*** Opening of EXERCISE INPUT ***

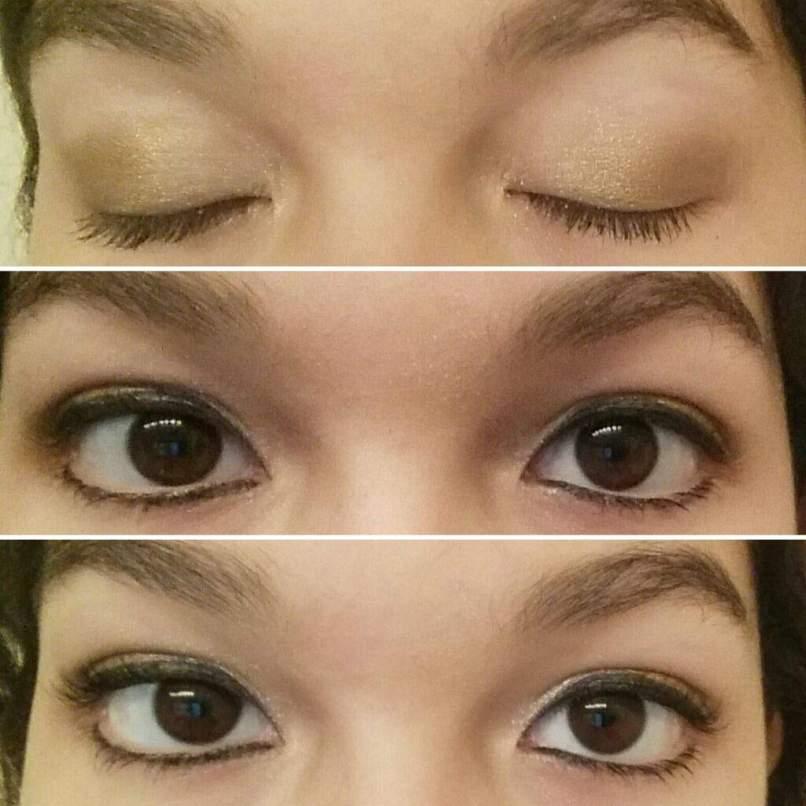 Clara Oswald Makeup Tutorial Kakaozzank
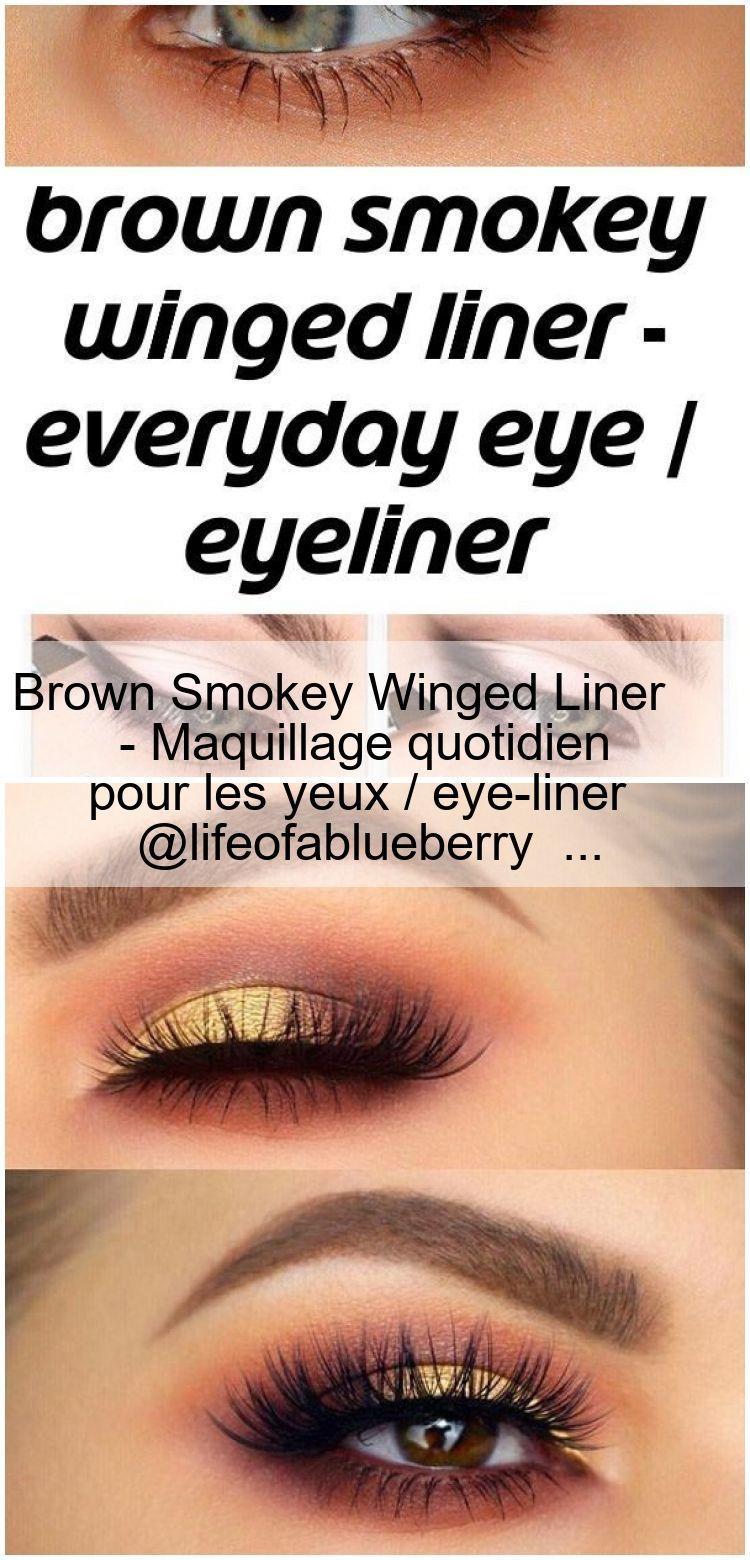 Brown Smokey Winged Liner - Daily eye makeup / eyeliner @lifeofablueberry ... - ... -  Brown Smokey Winged Liner – Daily eye makeup / eyeliner @lifeofablueberry … –  Brown Smokey W - #Brown #Daily #Eye #eyeliner #GorgeousMakeup #lifeofablueberry #liner #Lips #Makeup #Smokey #SmokyEye #winged #WingedLiner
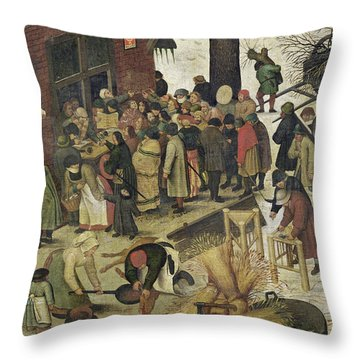 The Census At Bethlehem Throw Pillow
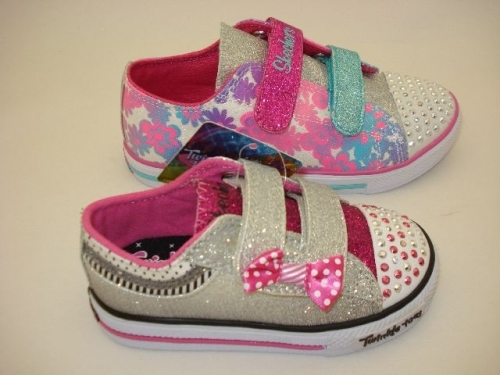 Skecher Twinkle toes from America. Every little girl like light up trainers.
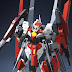 Gundam Breaker Custom: HG 1/144 Infinite Crimson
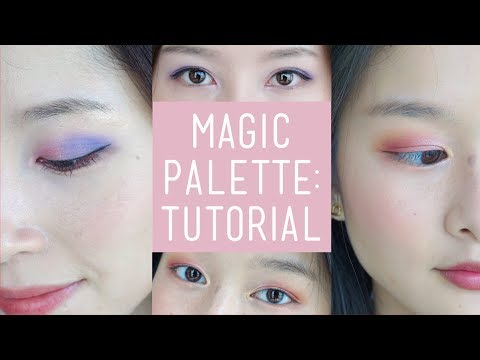 Xxx Mp4 Juvia S Place Magic Palette On Asian Skin Tones Review Swatches Easy Tutorial 3gp Sex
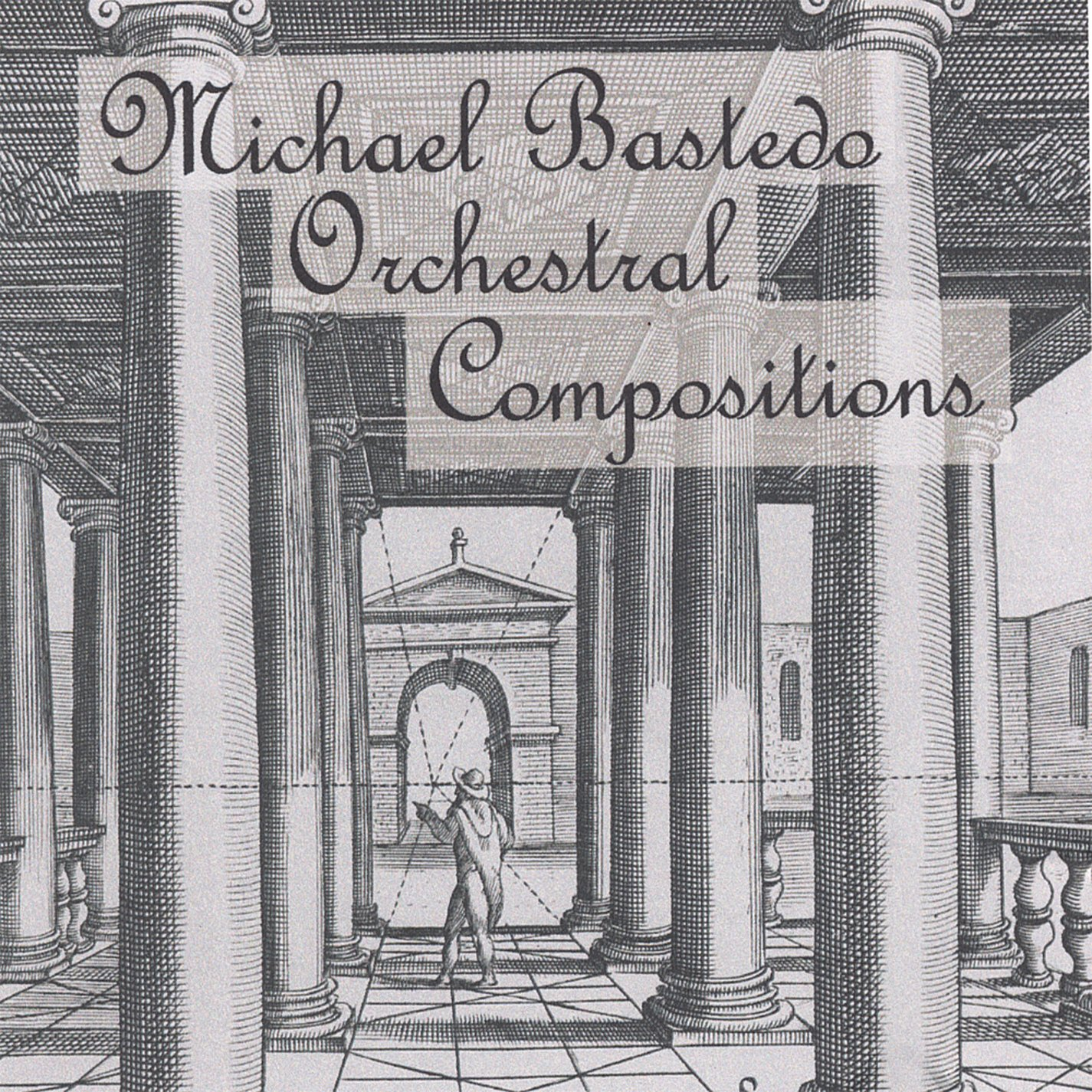 Orchestral Compositions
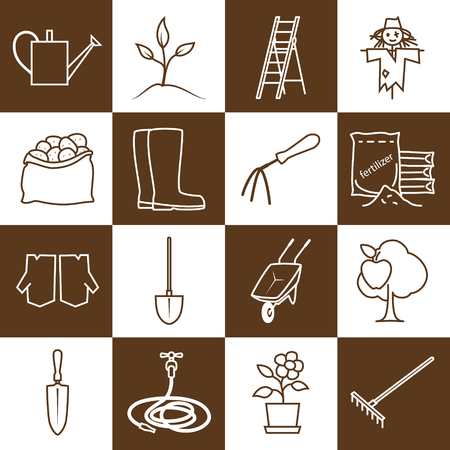 bagful: Set of Garden Tools, Brown Line Icons Gardening Equipment , Agricultural Tool , Vector Illustration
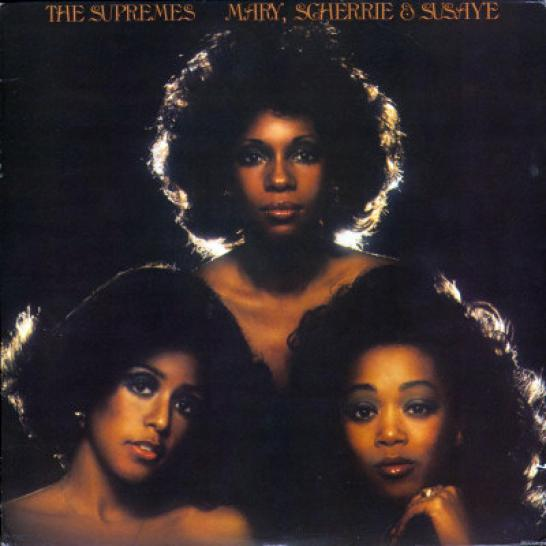 The Supremes - Mary, Scherrie & Susaye (1976)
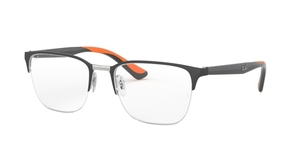 Ray Ban Glasses RX6428 Eyeglasses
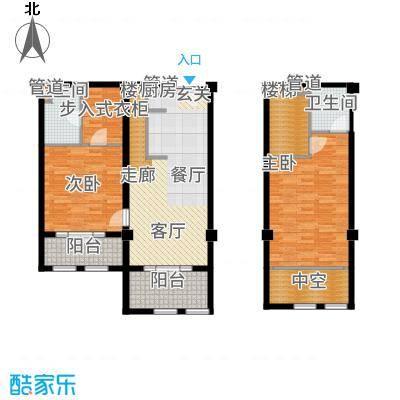 一杯澜94.53㎡一号楼公寓复式G8户型2室2厅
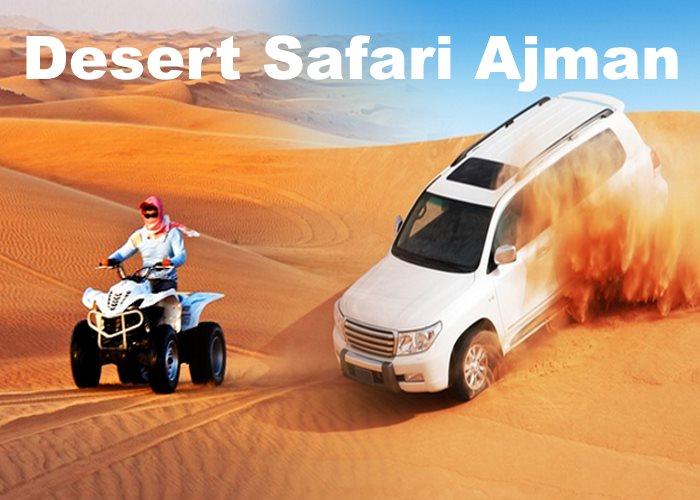 ajman-desert-safari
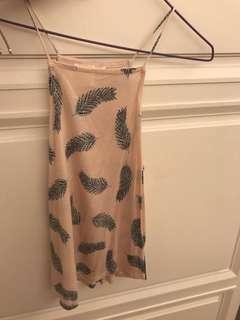 H and M Feather Print High Neck Tank Top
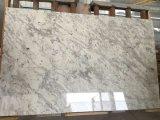 Туманность Андромеды белого гранита полированной плитки&слоев REST&место на кухонном столе
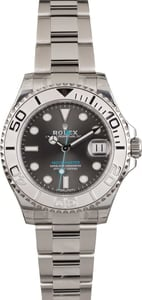 Pre Owned Rolex Yacht-Master 268622 Dark Rhodium Dial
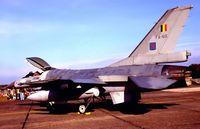 FA-60 @ EBBL - F-16A.1997-10.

*** Close of EXERCISE INPUT ***

* EXERCISE GOAL: The lines to set down run from the line with "Skecher Twinkle toes" up to and including the line with "H and M Feather Print High Neck Tank Top" in the entries above. Reproduce them exactly, with no pictures.

* REPLY TO THE EXERCISE:
 Skecher Twinkle toes from America. Every little girl like light up trainers.
 Gundam Breaker Custom: HG 1/144 Infinite Crimson
 Xxx Mp4 Juvia S Place Magic Palette On Asian Skin Tones Review Swatches Easy Tutorial 3gp Sex
 Orchestral Compositions
 bagful: Set of Garden Tools, Brown Line Icons Gardening Equipment , Agricultural Tool , Vector Illustration
 The Supremes - Mary, Scherrie & Susaye (1976)
 Ray Ban Glasses RX6428 Eyeglasses
 一杯澜94.53㎡一号楼公寓复式G8户型2室2厅
 ajman-desert-safari
 H and M Feather Print High Neck Tank Top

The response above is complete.